After our clinical work, I traveled for an additional eight days to Chiangmai, Bangkok, and Phuket. The people were friendly, the food delicious and inexpensive, and the shopping, well, I purchased 20 pashmina shawls to share with my family and friends!
I traveled to Phuket by myself - quite a bit “pooped” after 25 hours of air travel a week earlier from Washington, D.C., a difficult case of jet lag, four days of work which included four hours per day of travel time to clinic sites on very bumpy roads, and a nonstop, but well-prepared sight seeing extravaganza.
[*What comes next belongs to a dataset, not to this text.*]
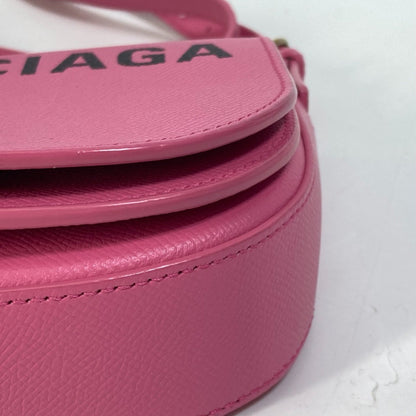 Balenciaga Others Pink Shoulder Bags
Upon arriving in Phuket, which is rather a large area, I decided that I did not want to remember my trip to Thailand in that way - that being the tsunami devastation.
The Thai area affected by the tsunami was rather small. The tourists had returned and building projects flourished. I chose to relax for the 2½ days that I had in Phuket.
However, upon walking the beach at 7:30 in the morning with virtually few other people in sight, I was overwhelmed by the beauty, peacefulness of the area, and the ice-rink flatness of the water. It struck me how truly frightening it must have been to see a wave of such size. It was one of those moments when I counted my blessings and sent out my prayers.